To provide a fully compliant Java environment, JNode downloads standard class library jars during the build process and layers its own custom VM-specific implementations on top of them.

Key Components

Class / File Role
core/src/classpath/vm/ JNode's custom implementations of GNU Classpath VM classes.
core/src/openjdk/vm/ JNode's custom implementations of OpenJDK VM classes.
all/lib/classlib.jar The downloaded base class library (managed by the build system).

How It Works

  1. Base Libraries: During sh build.sh, the build system downloads the required base standard libraries (e.g., a pre-compiled GNU Classpath or OpenJDK jar) to all/lib/classlib.jar if they are not already present.
  2. VM Overrides: Classes inside core/src/classpath/vm/ and core/src/openjdk/vm/ replace or supplement the standard implementations. For instance, JNode provides its own java.lang.VMThread and java.lang.VMSystem which interface directly with the JNode kernel and scheduler rather than making native OS calls.
  3. Boot Image Generation: The BootImageBuilder weaves these standard classes and JNode's VM-specific overrides together into the final boot image, replacing native method bindings with JNode's own magic or Java-based native implementations.

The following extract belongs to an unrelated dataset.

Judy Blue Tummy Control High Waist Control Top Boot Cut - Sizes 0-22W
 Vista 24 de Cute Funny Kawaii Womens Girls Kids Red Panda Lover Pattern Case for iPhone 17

Gotchas & Non-Obvious Behavior

  • No Native OS Methods: You cannot use JNI to call C/C++ libraries. Any "native" method in standard Java classes must have a JNode-specific implementation, typically handled via @MagicPermission or written purely in Java using VmMagic.
  • Finding the Source of Truth: If you are debugging a standard Java class (like java.io.File), check core/src/classpath/ or core/src/openjdk/ first to see if JNode overrides its behavior. If it doesn't, the issue might be in the underlying downloaded classlib.jar or in how JNode's JIT compiler processes it.